TASK DIRECTIONS: Copy out exactly, from the entries that follow, the line holding "a view of empty", the line holding "Blackboard with 'KNOW", and all lines between them, but no pictures.

DATA RECORDS:
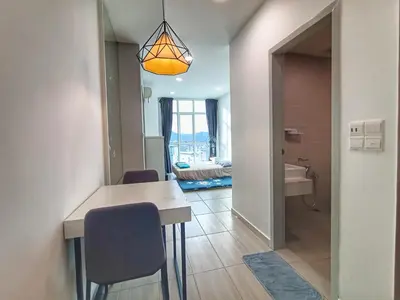 a room with a table and chairs and a bathroom at Awesome Suites 1, Netflix, Georgetown in Jelutong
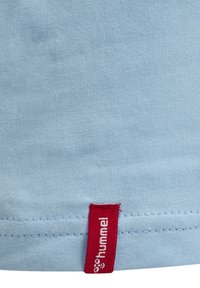 Ljusblå bomulls-T-shirt med en röd tygetikett med "hummel" text längst ner, synlig sömnad längs fållen.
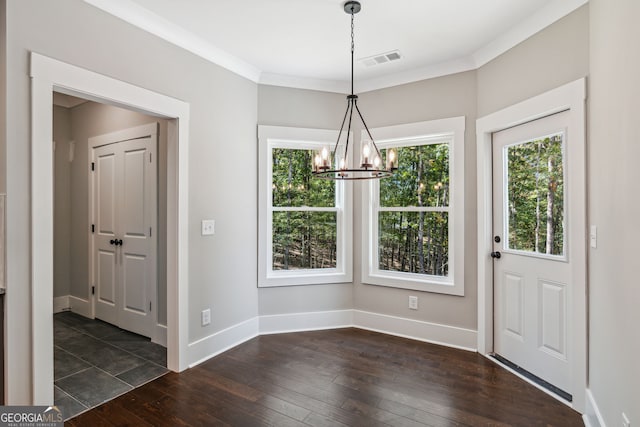 unfurnished dining area featuring a chandelier, dark hardwood / wood-style flooring, and crown molding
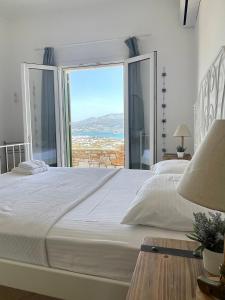 una camera da letto con un grande letto con una grande finestra di Gregos house a Andiparos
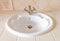 White bidet with a bronze faucet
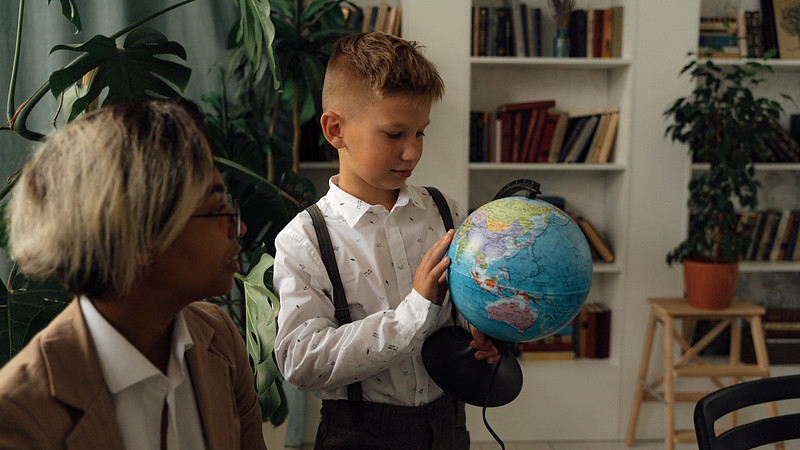 A child holding a globe pointing and staring it in while an older relative overlooks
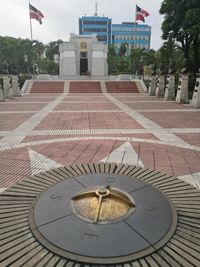 Fountain in city against sky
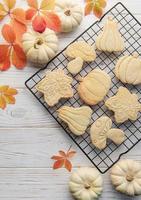 Autumn baking. Cookies in the form of pumpkin and leaves on the table. photo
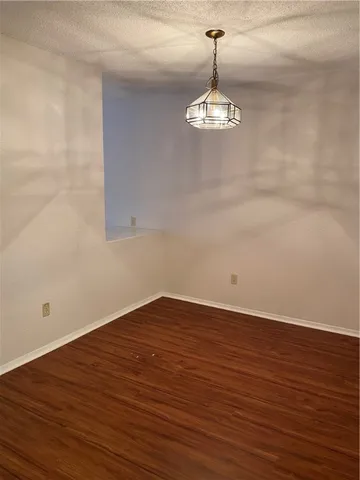 a view of empty room with wooden floor and ceiling fan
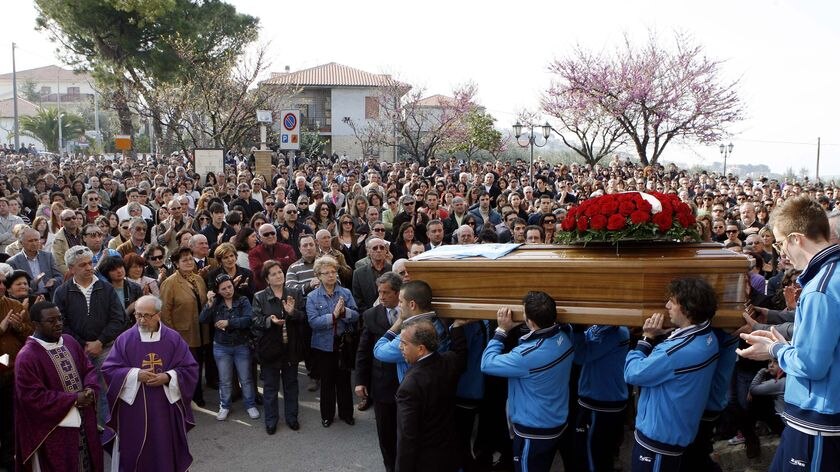 First victims buried: A coffin is carried from a church in Loreto Aprutino, 130km north of L'Aquila.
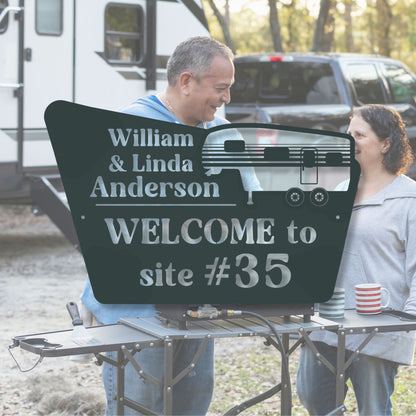 Two people standing next to a personalized camping sign with 'William & Linda Anderson' and 'Welcome to site #35'.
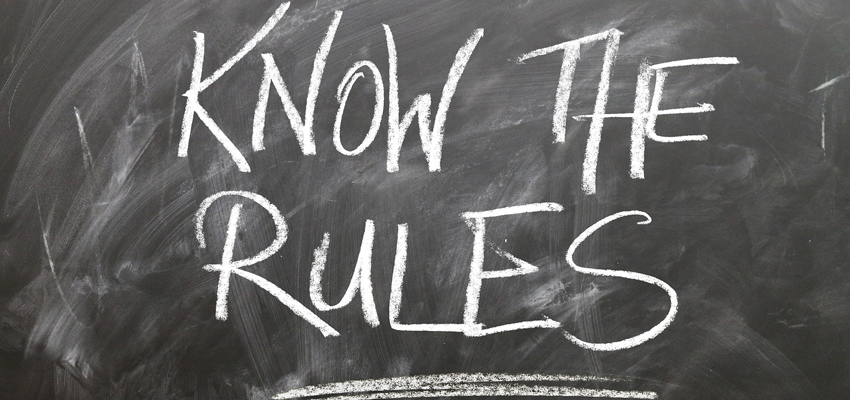 Blackboard with 'KNOW THE RULES' written on it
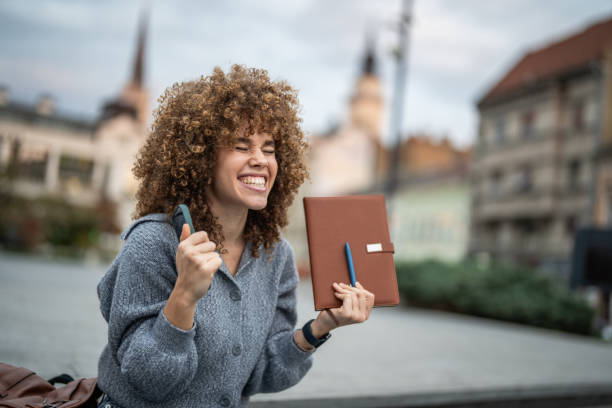 A young female student beams with excitement and pride after successfully passing her exam. With a sense of achievement, she celebrates her hard work paying off, feeling relieved and thrilled about her academic success. Her joyful expression reflects the satisfaction of reaching an important milestone in her studies.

RESPONSE TO THE TASK:
 a view of empty room with wooden floor and ceiling fan
 First victims buried: A coffin is carried from a church in Loreto Aprutino, 130km north of L'Aquila.
 Two people standing next to a personalized camping sign with 'William & Linda Anderson' and 'Welcome to site #35'.
 Blackboard with 'KNOW THE RULES' written on it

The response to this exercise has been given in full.